|ARTIFICIAL INTELLIGENCE|LLMs|FINE-TUNING|

"Knowledge has to be improved, challenged, and increased constantly, or it vanishes." — Peter Drucker "Learning without thinking is useless. Thinking without learning is dangerous." ― Confucius

Large Language Models (LLMs) are trained on huge text corpora where they acquire a large amount of factual knowledge. This knowledge is embedded in their parameters and can then be used when needed. The knowledge of these models is "crystallized" at the end of the training. At the end of pretraining, the model in fact stops learning.

Thereafter, the model can be aligned or undergo instruction tuning to learn how to make the best use of this knowledge and how to respond more naturally to a user's questions. Sometimes model knowledge is not enough, though, because this question is generalist and not tailored to the domain of interest. Although the model can access external memory through RAG, adapting the model to a new domain through fine-tuning is considered beneficial. Typically, this fine-tuning is conducted using inputs created by human annotators or other LLMs. During this phase, the model encounters additional factual knowledge and integrates it into its parameters.

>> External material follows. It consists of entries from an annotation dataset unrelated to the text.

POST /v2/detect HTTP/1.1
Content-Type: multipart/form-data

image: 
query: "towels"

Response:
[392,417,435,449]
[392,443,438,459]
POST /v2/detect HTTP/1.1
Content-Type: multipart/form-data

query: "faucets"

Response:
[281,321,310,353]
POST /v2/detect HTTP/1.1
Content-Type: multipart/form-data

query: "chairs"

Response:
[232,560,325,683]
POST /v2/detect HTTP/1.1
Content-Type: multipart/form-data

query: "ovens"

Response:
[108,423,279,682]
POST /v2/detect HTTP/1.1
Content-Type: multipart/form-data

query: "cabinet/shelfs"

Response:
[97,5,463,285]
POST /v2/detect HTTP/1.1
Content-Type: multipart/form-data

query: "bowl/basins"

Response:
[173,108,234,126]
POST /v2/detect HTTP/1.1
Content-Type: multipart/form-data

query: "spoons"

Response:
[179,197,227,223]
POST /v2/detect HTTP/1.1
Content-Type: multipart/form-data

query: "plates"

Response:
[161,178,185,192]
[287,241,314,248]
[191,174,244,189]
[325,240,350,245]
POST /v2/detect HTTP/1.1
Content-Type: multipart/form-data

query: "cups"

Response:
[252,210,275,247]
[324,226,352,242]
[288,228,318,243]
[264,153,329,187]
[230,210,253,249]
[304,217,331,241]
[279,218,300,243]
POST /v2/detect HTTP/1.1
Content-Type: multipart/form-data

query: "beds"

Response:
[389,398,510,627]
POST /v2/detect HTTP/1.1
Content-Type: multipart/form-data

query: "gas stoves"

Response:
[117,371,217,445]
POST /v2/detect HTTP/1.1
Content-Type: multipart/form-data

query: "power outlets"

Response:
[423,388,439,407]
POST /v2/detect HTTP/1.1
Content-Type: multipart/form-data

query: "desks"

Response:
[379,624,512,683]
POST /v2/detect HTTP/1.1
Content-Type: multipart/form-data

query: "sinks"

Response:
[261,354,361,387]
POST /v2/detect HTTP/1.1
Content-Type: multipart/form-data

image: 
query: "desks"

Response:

How does the model integrate this new additional knowledge?

In fact, at the mechanistic level we do not really know how this interaction takes place. Moreover, according to some, exposure to this new knowledge may lead the model to hallucinate. This is because the model is trained to generate facts that are not, however, grounded in its pre-existing knowledge (or may conflict with the model's prior knowledge). Moreover, as seen earlier models can struggle with rare knowledge (e.g., entities that are less frequent in the pretraining corpus).

How does fine-tuning affect a LLM?
image source: here

Therefore, a recently published study was concerned with analyzing what happens when a model is presented with new knowledge by fine-tuning.

The authors investigated in detail what happens with a model that goes through fine-tuning and what happens to its responses after it acquires new knowledge.

To begin with, they tried to classify at the knowledge level for an example after fine-tuning. A new example inherently has knowledge that may not be consistent with that of the model. An example can be known or unknown. Even if known it might appear to hold to highly known, maybe known, or weakly known knowledge.

How does fine-tuning affect a LLM?
image source: here

The authors then took a model (PaLM 2-M) and fine-tuned it with this dataset. Each example for fine-tuning is structured as factual knowledge (subject, relation, object). This is to allow the model to query this knowledge with specific questions specific triplet (e.g., "Where is Paris located?") and the ground-truth answer (e.g., "France"). In other words, they provide the model with some new knowledge and then restructure these triplets into questions (question-answering pairs) to test its knowledge. They divided all these examples into the categories discussed above and then evaluated the answer.

The authors conducted fine-tuning of the model and then decided to test for hallucinations. For them, a high percentage of unknown facts leads to performance degradation (and this is not compensated by a longer fine-tuning time).

How does fine-tuning affect a LLM?
image source: here

In fact, training for multiple epochs seems to have a deleterious effect. In fact, previous studies showed that more epochs led to performance degradation (maybe leading to overfitting). For the authors, this effect is increased with a high unknown fact percentage.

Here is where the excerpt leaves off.